### TO DO
• a. In the court opinion, on what date did Attorney Anthony Thompson substitute into the case as Kovacevic's counsel?
• b. Name every cause of action that the court opinion specifically lists as included in Kovacevic's December 2008 complaint.

━━ EXCERPT TO READ

*680 Opinion
I.
INTRODUCTION
Canmen Kovacevic, in propria persona, filed a complaint containing 11 causes of action against Avalon at Eagles’ Crossing Homeowners Association (Avalon), various directors of Avalon, and the property management company that manages the condominium complex in which Kovacevic lives, Bruner & Rosi Management, Inc. (Bruner & Rosi). Defendants filed a notice pursuant to Code of Civil Procedure section 391.7, subdivision (c) (hereafter section 391.7(c)) in which they requested that the court dismiss the case on the ground that Kovacevic is a vexatious litigant who, in filing this action, violated a 2002 prefiling order that precludes her from filing any new litigation in propria persona without leave of court. 1 The trial court entered a judgment dismissing the action without prejudice.
On appeal, Kovacevic claims that the trial court erred in dismissing the case. Kovacevic claims that she “cured” the improper in propria persona filing of the litigation through her subsequent retention of counsel to represent her in the action. 2 We affirm the judgment.
II.
FACTUAL AND PROCEDURAL BACKGROUND
In December 2008, Kovacevic, in propria persona, filed a complaint containing 11 causes of action against defendants. The causes of action included negligence, breach of contract, misrepresentation, and trespass.
*681 On May 19, 2009, Attorney Anthony Thompson substituted into the case as Kovacevic’s counsel.
On June 4, defendants filed a notice pursuant to section 391.7(c) in which they stated that Kovacevic is a vexatious litigant who is subject to a 2002 prefiling order that precludes her from filing any new litigation in propria persona without leave of court. Defendants argued that the clerk had mistakenly filed Kovacevic’s complaint, and requested that the court dismiss the case pursuant to section 391.7(c).
Defendants supported their section 391.7(c) notice with a copy of the 2002 prefiling order and a copy of the vexatious litigant list that the Administrative Office of the Courts (AOC) maintains. The 2002 order states in relevant part: “The court.. . issues a prefiling order preventing [Kovacevic] from filing any new litigation in the courts of this state in propria persona without first obtaining leave of the presiding judge of the court where the litigation is proposed to be filed.” Kovacevic’s name appears on the AOC’s vexatious litigant list.
On June 10, Kovacevic’s counsel filed a first amended complaint. The first amended complaint contains four causes of action, and names Avalon, and Bruner & Rossi as the sole defendants. 3
On July 7, the trial court held a hearing on defendants’ request to dismiss the case pursuant to section 391.7(c). Attorney Harold Thompson appeared on Kovacevic’s behalf. 4 The trial court indicated that Kovacevic is a vexatious litigant who is subject to a prefiling order that precludes her from filing litigation in propria persona without obtaining permission from the presiding judge. The court noted that Kovacevic had not obtained the requisite permission.

━━━━
━━ COLLECTED DATA

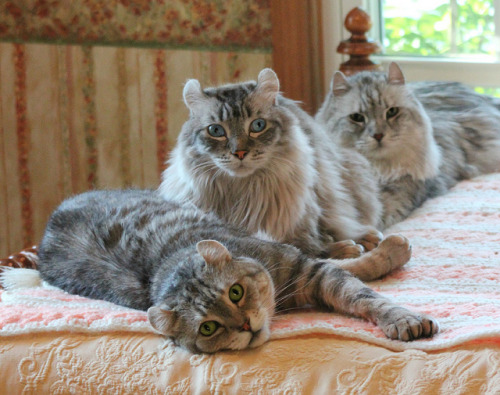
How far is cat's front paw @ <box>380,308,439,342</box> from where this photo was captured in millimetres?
1355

━━━━

### WRITTEN RESPONSES
• a. May 19, 2009

• b. Negligence, breach of contract, misrepresentation, and trespass